-------- Raw records --------

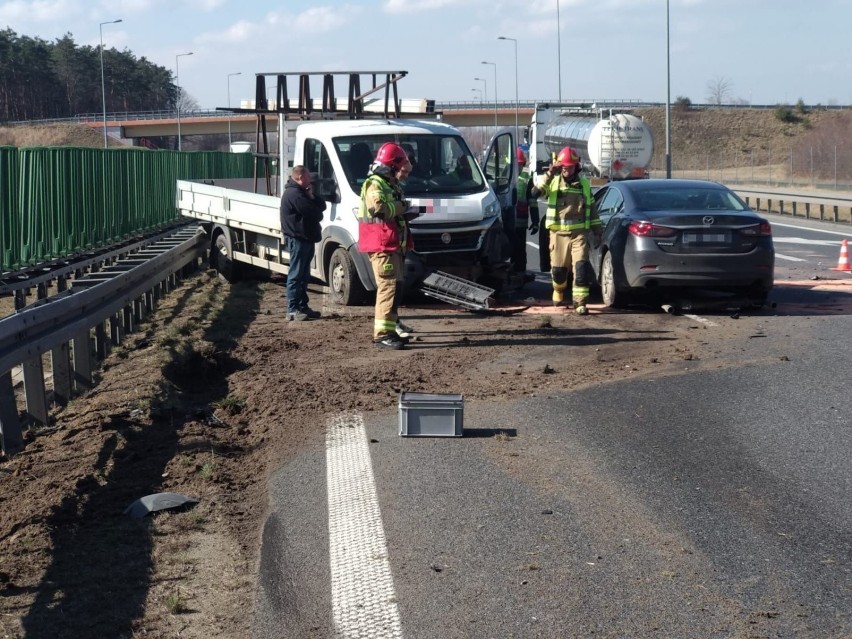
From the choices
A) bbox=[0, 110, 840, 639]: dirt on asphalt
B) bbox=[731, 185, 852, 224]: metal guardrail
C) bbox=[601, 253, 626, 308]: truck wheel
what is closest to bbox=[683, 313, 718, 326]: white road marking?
bbox=[0, 110, 840, 639]: dirt on asphalt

--------

> _The request_
Copy every record above line for line, leaving out the pictures.

> _Expected answer_
From the choices
A) bbox=[0, 110, 840, 639]: dirt on asphalt
B) bbox=[731, 185, 852, 224]: metal guardrail
C) bbox=[601, 253, 626, 308]: truck wheel
what is closest to bbox=[683, 313, 718, 326]: white road marking?
bbox=[0, 110, 840, 639]: dirt on asphalt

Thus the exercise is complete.